* _Exercise task_
Could you repeat every line of the material below word for word, leaving the pictures out of your answer?

>> Begin

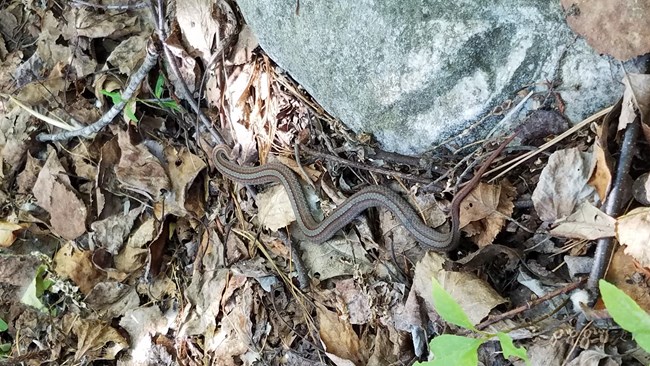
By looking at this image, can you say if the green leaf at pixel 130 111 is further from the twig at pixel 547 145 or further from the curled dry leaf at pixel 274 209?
the twig at pixel 547 145

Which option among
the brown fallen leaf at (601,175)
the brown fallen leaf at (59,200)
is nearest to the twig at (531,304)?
the brown fallen leaf at (601,175)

>> End

* _Exercise response_
By looking at this image, can you say if the green leaf at pixel 130 111 is further from the twig at pixel 547 145 or further from the curled dry leaf at pixel 274 209?
the twig at pixel 547 145

Which option among
the brown fallen leaf at (601,175)
the brown fallen leaf at (59,200)
is nearest to the twig at (531,304)?
the brown fallen leaf at (601,175)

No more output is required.